With between 7-12 feet of new snow at the Tahoe resorts and 9 or so feet at Mammoth, we’ll have great ski conditions in the Sierra for awhile.  The best news is that the snow survey is saying that snow levels here are at 94% of average snow pack as of today.  It was at 53% on January 1st.

Kicking Ass & Taking Names

While I’ve not gotten a whole lot of time on my mountain bike this summer (partly because my favorite after work ride is now an ash-ridden – and closed – trail), I’ve tried to make the most of those days I am on it, riding longer and harder than previous summers.  This weekend was no exception, with a full day (52 miles, thankyouverymuch) of lift-assisted single-track pumice goodness at Mammoth Mountain.

With protective arm and leg gear and a phat new front tire, I was feeling pretty good by the second run, surprising even myself with the speed I was picking up.  While I can’t keep up with the 195-pound boyfriend on all the downhill trails, I am able to hold my own, which many men don’t comprehend.

Case in point: the keeping it real grey haired dude mountain biking in topsiders and leg armor that let the 4 guys just ahead of me pass and then promptly cut me off so he could feel good about himself being faster than a chick.  Yet I ended up riding his tail (the mountain biking equivalent of tailgating) because he wasn’t faster than I am.   Or the trio of fun-loving punter guys who we passed on a fairly technical trail, only to have the chubbiest of the group promptly tail me down a steep rocky section until I dismounted because I was scared he was going to roll over me with his accumulated speed.

Despite seeing far more men than women riding at Mammoth most days, there were a lot more women there this time around, many far more hard core than I’ll ever be.  Think full downhill gear (chest pads that make you resemble a football player), goggles and full face helmets with groovy pink jewels glued onto them.  I didn’t see those grrls ride, but no doubt they were really the ones kicking ass and taking names.  And since my sense of self-preservation is very strong, I highly doubt I’ll ever be that awesome.

Pain in the Foot

I am a skier.  That is the first thing I think of when people ask who I am.  Skiing – and the mountains – has guided many, if not most of my life decisions since my early twenties.

However, as I get older, my body is rebelling against this sport that brings my brain so much happiness.  For the past few seasons I’ve come to accept frozen and numb feet as the norm, since my toes would go cold if it was below 40 degrees.  While I’ve been recommended a variety of solutions, from no socks to vapor barrier layers to custom molded boot liners, nothing has prevented cold feet.

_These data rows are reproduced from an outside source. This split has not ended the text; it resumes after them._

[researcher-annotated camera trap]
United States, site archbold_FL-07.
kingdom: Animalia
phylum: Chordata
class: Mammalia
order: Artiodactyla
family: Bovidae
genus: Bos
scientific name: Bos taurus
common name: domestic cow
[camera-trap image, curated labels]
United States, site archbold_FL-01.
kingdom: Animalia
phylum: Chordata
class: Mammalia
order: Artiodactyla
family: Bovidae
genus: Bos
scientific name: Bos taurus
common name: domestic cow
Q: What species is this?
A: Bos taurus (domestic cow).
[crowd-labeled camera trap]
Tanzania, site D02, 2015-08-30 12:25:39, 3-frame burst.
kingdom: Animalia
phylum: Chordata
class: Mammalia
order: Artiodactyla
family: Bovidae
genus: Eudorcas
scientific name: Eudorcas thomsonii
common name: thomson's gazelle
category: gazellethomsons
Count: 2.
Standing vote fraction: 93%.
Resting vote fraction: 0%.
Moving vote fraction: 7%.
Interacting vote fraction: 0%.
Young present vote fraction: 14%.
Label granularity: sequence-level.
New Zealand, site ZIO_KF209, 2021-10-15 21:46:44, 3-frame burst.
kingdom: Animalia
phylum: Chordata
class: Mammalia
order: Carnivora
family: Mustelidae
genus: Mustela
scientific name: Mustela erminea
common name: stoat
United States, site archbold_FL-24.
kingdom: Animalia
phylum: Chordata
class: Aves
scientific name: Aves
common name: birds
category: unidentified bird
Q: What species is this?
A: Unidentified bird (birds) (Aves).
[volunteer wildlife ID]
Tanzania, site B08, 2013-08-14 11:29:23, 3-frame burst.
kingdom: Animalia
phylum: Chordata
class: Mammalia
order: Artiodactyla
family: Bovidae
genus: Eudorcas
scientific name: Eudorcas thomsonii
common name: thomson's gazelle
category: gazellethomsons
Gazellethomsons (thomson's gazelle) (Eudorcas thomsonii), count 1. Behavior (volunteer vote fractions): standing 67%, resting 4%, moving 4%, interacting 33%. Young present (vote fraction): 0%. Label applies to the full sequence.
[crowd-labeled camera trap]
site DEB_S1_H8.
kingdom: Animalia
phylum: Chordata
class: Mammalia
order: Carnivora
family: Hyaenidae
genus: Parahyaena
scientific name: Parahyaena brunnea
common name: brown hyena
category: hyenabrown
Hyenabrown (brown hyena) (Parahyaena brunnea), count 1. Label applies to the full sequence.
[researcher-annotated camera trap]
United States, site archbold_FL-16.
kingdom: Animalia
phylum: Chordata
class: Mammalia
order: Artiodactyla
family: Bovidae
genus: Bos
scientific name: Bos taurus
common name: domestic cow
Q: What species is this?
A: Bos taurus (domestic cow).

Lately the accumulated foot frostnip has become much worse, to the point that I am forced to stop skiing if it gets too cold.  Since this is heresy for me, N made a very convincing argument that boot heaters were the best solution.  While I’m not thrilled with the idea of wearing battery packs on my feet all day, I gave it a go, since I had no other options.

It worked – my feet didn’t go numb, though they weren’t warm in any sense of the word.  Just – not blocks of ice.  There was an unfortunate side effect however.  The heating element has a pad that goes under the ball of the foot, and despite attempts to rig it so it lies flush with the existing footbed, mine wasn’t quite so.  And thus, molten lava-like foot pain ensued.  It was a special kind of pain, and if forced to choose, I’d say frozen feet were preferable to this.

The guys at Footloose were kind enough to do some more work on the footbed, and after a few hours on the snow today, my feet are only mildly sore.  The boot-fitting process is a time consuming one that requires multiple trips to the shop, but I’m not patient enough to do that.  Plus, with these guys in Mammoth, it’s a bit more effort.

In the meantime I’ve found a flask that I’m going to keep filled with liquid vitamin I until this thing is worked out.